For a start, because we have organized joint management and leadership programs for women between IE and the Jordan section of the International Women’s Forum, which I have presided over twice. In addition, I have been a student at IE Business School. I studied in the AMP Blended program, which allowed me, thanks to the enormous diversity of the students, to better understand the needs of other cultures and other sectors. It also gave me the chance to meet some absolutely extraordinary professors. My second course was a GSMP, the Global Senior Management Program directed by IE and by the Business School of the University of Chicago. It totally changed my mentality… I never thought the same way again! I learned to pay special attention to the strategy of companies and to align with the business model.

What’s the origin of your passion for defending the cause of women in the Arab world?
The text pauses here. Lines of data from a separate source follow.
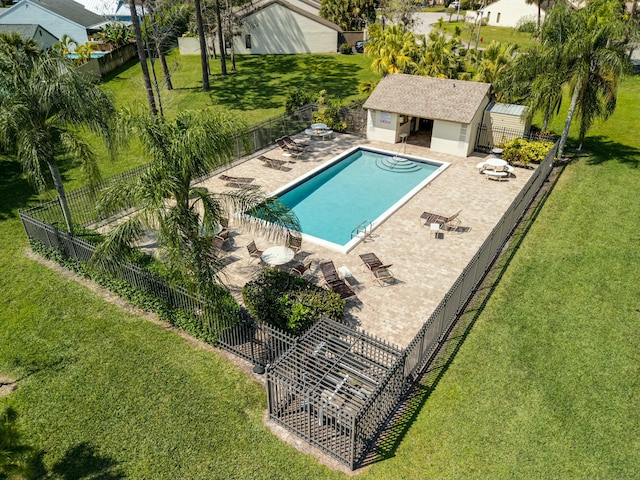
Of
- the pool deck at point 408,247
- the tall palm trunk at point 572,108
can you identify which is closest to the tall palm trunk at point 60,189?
the pool deck at point 408,247

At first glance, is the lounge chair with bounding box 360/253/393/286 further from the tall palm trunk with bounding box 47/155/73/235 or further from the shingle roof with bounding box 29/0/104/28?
the shingle roof with bounding box 29/0/104/28

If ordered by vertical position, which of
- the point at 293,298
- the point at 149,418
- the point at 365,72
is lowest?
the point at 149,418

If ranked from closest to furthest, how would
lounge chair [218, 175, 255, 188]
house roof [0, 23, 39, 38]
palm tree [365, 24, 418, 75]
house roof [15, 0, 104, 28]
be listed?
lounge chair [218, 175, 255, 188] → palm tree [365, 24, 418, 75] → house roof [0, 23, 39, 38] → house roof [15, 0, 104, 28]

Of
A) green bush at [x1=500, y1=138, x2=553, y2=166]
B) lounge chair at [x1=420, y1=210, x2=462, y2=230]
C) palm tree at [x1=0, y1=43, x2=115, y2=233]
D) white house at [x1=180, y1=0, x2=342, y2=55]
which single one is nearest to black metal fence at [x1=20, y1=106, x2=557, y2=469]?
palm tree at [x1=0, y1=43, x2=115, y2=233]

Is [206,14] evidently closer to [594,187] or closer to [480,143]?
[480,143]

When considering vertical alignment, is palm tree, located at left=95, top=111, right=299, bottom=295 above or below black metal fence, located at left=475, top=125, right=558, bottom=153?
above

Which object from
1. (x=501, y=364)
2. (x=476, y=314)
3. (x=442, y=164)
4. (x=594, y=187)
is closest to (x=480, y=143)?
(x=442, y=164)
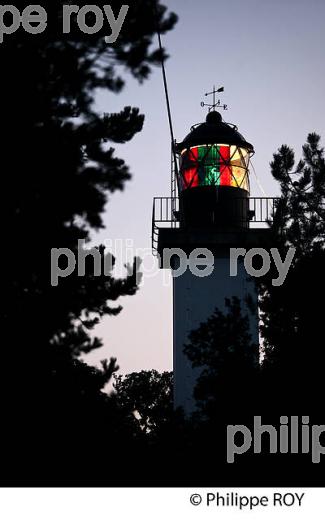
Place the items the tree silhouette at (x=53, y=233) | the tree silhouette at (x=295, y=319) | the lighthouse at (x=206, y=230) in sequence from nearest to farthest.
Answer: the tree silhouette at (x=53, y=233) → the tree silhouette at (x=295, y=319) → the lighthouse at (x=206, y=230)

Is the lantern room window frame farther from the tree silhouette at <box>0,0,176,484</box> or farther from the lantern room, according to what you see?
the tree silhouette at <box>0,0,176,484</box>

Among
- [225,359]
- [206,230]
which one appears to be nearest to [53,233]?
[225,359]

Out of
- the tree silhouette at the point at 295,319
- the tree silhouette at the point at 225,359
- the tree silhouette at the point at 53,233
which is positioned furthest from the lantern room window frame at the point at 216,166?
the tree silhouette at the point at 53,233

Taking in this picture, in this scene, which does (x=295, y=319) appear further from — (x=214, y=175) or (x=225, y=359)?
(x=214, y=175)

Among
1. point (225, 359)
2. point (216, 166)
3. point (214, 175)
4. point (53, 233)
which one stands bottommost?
point (225, 359)

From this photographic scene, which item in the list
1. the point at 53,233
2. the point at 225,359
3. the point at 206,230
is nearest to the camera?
the point at 53,233

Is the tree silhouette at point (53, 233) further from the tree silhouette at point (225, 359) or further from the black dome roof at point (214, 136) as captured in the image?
the black dome roof at point (214, 136)

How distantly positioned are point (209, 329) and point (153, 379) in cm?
4148

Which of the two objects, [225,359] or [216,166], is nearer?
[225,359]

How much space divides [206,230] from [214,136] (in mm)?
2588

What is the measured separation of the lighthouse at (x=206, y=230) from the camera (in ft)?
54.3

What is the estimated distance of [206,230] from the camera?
16.8 metres
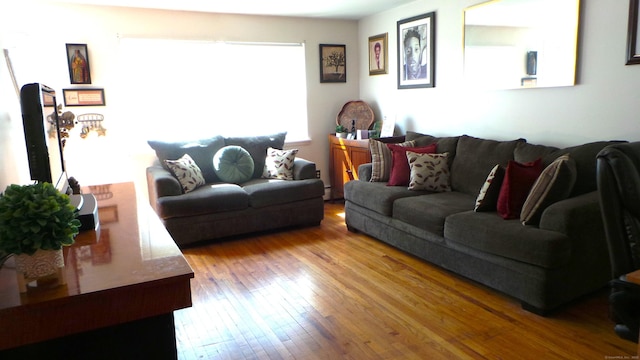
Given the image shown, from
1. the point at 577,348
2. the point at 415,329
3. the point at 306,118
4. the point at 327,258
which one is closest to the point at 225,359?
the point at 415,329

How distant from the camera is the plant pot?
125cm

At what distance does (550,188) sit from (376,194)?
142cm

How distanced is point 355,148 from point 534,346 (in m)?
2.99

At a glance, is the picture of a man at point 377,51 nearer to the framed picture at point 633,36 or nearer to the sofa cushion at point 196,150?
the sofa cushion at point 196,150

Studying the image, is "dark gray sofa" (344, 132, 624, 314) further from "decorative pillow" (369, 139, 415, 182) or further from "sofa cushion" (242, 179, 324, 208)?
"sofa cushion" (242, 179, 324, 208)

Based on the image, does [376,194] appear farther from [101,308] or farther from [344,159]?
[101,308]

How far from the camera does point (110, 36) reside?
4.27 m

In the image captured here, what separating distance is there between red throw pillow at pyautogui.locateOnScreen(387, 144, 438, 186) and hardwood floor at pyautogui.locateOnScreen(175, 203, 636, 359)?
2.18 feet

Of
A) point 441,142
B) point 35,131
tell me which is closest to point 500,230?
point 441,142

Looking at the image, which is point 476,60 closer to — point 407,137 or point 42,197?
point 407,137

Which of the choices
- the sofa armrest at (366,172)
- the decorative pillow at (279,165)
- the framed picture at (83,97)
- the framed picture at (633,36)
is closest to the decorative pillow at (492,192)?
the framed picture at (633,36)

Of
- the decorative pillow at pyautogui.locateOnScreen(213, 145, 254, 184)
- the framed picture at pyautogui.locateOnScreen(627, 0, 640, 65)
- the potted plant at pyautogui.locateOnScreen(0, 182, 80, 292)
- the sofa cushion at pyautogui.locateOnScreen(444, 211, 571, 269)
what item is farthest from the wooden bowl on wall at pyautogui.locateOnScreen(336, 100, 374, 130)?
the potted plant at pyautogui.locateOnScreen(0, 182, 80, 292)

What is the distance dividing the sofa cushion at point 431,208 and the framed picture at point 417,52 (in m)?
1.46

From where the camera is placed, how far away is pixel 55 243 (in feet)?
4.05
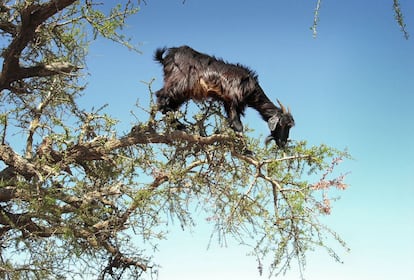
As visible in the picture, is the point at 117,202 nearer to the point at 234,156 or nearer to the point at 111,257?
the point at 111,257

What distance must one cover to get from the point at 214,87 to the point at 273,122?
0.88 metres

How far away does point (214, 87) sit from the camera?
6.12 meters

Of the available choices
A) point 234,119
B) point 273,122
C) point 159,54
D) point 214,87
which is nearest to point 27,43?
point 159,54

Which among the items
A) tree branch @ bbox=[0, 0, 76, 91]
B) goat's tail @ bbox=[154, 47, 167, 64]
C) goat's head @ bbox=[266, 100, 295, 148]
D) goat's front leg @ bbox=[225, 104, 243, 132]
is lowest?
goat's front leg @ bbox=[225, 104, 243, 132]

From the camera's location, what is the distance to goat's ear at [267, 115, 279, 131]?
21.1ft

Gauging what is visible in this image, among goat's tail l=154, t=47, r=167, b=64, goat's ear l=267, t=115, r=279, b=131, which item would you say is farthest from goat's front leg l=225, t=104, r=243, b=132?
goat's tail l=154, t=47, r=167, b=64

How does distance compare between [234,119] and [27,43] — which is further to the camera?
[234,119]

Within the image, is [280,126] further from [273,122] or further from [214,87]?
[214,87]

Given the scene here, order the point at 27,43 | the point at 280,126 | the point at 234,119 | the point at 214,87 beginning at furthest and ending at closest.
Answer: the point at 280,126, the point at 214,87, the point at 234,119, the point at 27,43

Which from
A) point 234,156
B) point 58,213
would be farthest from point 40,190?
point 234,156

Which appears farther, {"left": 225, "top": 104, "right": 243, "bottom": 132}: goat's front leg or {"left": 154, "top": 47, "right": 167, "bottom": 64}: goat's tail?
{"left": 154, "top": 47, "right": 167, "bottom": 64}: goat's tail

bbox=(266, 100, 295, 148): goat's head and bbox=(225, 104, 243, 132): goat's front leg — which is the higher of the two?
bbox=(266, 100, 295, 148): goat's head

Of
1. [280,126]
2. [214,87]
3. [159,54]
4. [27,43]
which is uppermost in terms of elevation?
[159,54]

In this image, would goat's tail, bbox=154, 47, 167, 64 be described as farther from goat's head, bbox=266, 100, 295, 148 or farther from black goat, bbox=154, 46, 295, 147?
goat's head, bbox=266, 100, 295, 148
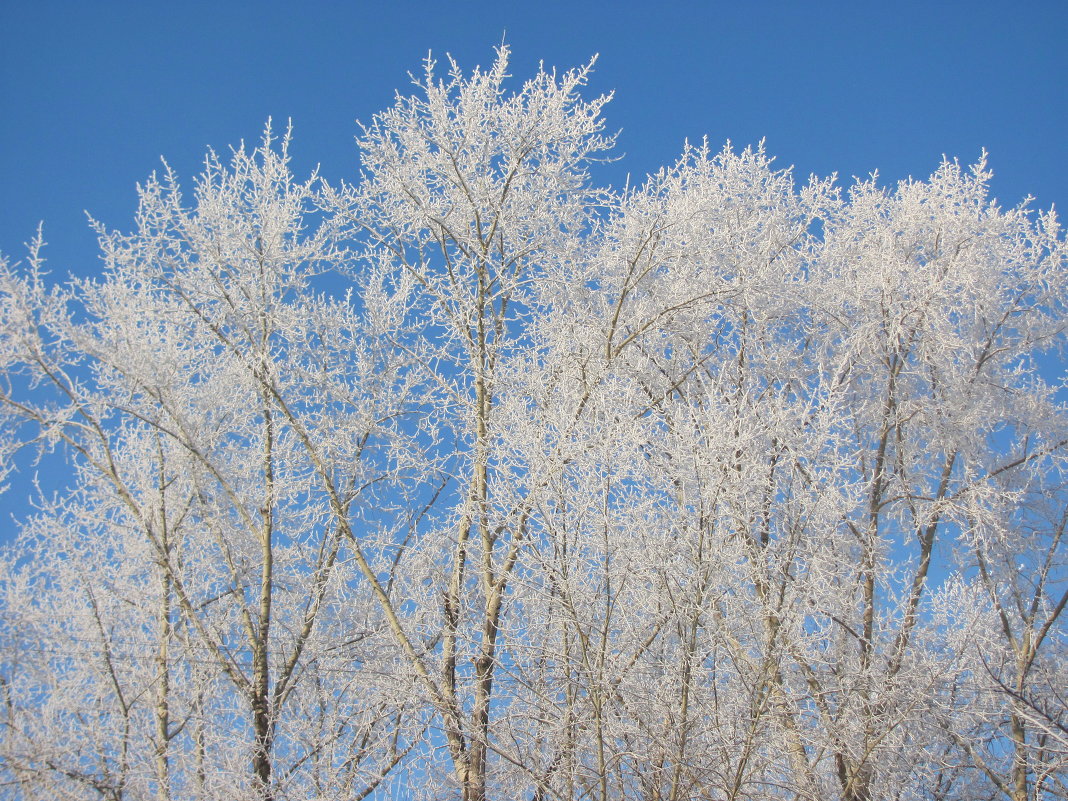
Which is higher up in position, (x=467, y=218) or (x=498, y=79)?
(x=498, y=79)

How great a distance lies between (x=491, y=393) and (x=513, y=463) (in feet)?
5.49

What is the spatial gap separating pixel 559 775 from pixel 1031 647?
5.07 meters

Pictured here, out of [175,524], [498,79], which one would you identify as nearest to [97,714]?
[175,524]

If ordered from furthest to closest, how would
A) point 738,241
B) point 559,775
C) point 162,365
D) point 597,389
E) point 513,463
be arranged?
1. point 738,241
2. point 162,365
3. point 597,389
4. point 513,463
5. point 559,775

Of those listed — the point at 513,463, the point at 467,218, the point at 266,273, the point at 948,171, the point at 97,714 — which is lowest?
the point at 97,714

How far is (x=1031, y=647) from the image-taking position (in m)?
7.26

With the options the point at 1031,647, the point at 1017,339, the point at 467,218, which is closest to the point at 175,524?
the point at 467,218

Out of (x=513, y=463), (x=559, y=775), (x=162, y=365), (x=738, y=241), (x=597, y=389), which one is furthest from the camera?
(x=738, y=241)

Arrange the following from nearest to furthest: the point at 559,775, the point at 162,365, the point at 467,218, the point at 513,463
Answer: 1. the point at 559,775
2. the point at 513,463
3. the point at 162,365
4. the point at 467,218

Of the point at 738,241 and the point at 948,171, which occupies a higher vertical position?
the point at 948,171

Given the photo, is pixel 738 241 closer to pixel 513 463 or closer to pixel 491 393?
pixel 491 393

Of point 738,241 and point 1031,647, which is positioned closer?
point 1031,647

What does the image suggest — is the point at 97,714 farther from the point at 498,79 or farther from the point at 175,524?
the point at 498,79

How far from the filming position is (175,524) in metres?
7.36
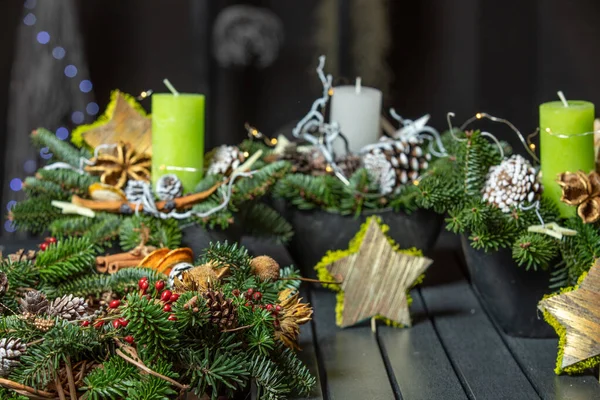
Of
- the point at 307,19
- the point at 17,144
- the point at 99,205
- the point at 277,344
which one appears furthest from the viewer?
the point at 307,19

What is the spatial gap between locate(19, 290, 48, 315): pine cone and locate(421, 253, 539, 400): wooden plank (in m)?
0.41

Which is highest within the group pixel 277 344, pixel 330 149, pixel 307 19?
pixel 307 19

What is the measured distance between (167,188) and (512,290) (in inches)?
17.0

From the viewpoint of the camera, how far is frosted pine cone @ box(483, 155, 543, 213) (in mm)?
964

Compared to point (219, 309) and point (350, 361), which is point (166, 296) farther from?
point (350, 361)

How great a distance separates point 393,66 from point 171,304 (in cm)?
118

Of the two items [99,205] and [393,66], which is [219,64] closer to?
[393,66]

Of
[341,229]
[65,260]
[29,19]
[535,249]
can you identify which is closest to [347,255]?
[341,229]

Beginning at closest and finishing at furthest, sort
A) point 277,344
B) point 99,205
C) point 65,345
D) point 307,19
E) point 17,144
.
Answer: point 65,345 → point 277,344 → point 99,205 → point 17,144 → point 307,19

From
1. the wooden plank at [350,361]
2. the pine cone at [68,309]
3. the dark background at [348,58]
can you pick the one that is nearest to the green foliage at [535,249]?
the wooden plank at [350,361]

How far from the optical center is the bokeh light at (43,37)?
1731 mm

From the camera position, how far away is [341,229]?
1.11 metres

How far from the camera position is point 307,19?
1.85m

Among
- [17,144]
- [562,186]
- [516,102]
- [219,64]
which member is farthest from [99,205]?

That passion comes from my father, who empowered women, defended them… because he believed in them. And of course from my mother too. Both of them made sure that each one of us sisters was more secure and energetic than the previous one. I’ll tell you more about us: one of us works for the African Development Bank; another is a neurosurgeon who’s strongly committed to the fight against feminine sexual mutilation, especially in some African countries; the youngest one is senior vice-president of the Wells Fargo Bank; and I run my own consulting firm, called EN-CAPS. Our parents also taught our brother that he should always respect us. Even when we were 12 or 13 years old and were fighting, they never let him raise a hand against us. My father told him: ‘If you do, you’ll have to leave home.’

So the fight for equality between men and women should begin at home and not in Parliament…

Exactly. Politics is necessary and I sympathize with some of the measures that have been taken to favor equality and the presence of women in management positions. But everything should begin at home. Just as happened to us [she hits the wooden table in her office five times for emphasis], it is the parents who have to educate their children about equal rights and opportunities. My husband and I taught our only son right from the start that there were no women’s chores at home, that we all shared the load, and that I worked just like his father. And today he too defends women’s rights and is demonstrating it by the way he educates his daughter.

I’ve also heard you say that you think women and men are very different in companies. And you don’t just say that as a defender of the equality of the sexes, but also as a consultant who has advised multinationals to invest in their female workers.

The fact is that we women lead and manage differently. Men tend to see problems with less attention to details but with more perspective and an overall vision that we women sometimes lack. Women are more systematic and more perfectionist than men at work, but it’s important that they not let their perfectionism and attention to detail prevent them from seeing a problem overall. Another priority in women’s agendas should be to learn to cooperate among ourselves instead of seeing each other as rivals. We have to understand that to achieve equality we also need to cooperate with men.

Even an energetic and secure woman like you must have bad days…. What inspires you then to make the supreme effort?

I usually don’t say this but I will: I am a Christian and I have great faith. My grandfather was a pastor in Sudan. In addition, I’m convinced that each time that I don’t achieve something, I’m failing myself. I’m convinced that if I don’t take care of myself, then nobody will. I’ve been a widow for the past 24 years and my only child, Michael, lives far away. What also helps me to keep going is the feeling that I have a responsibility to give back to my family and to society everything they’ve given me.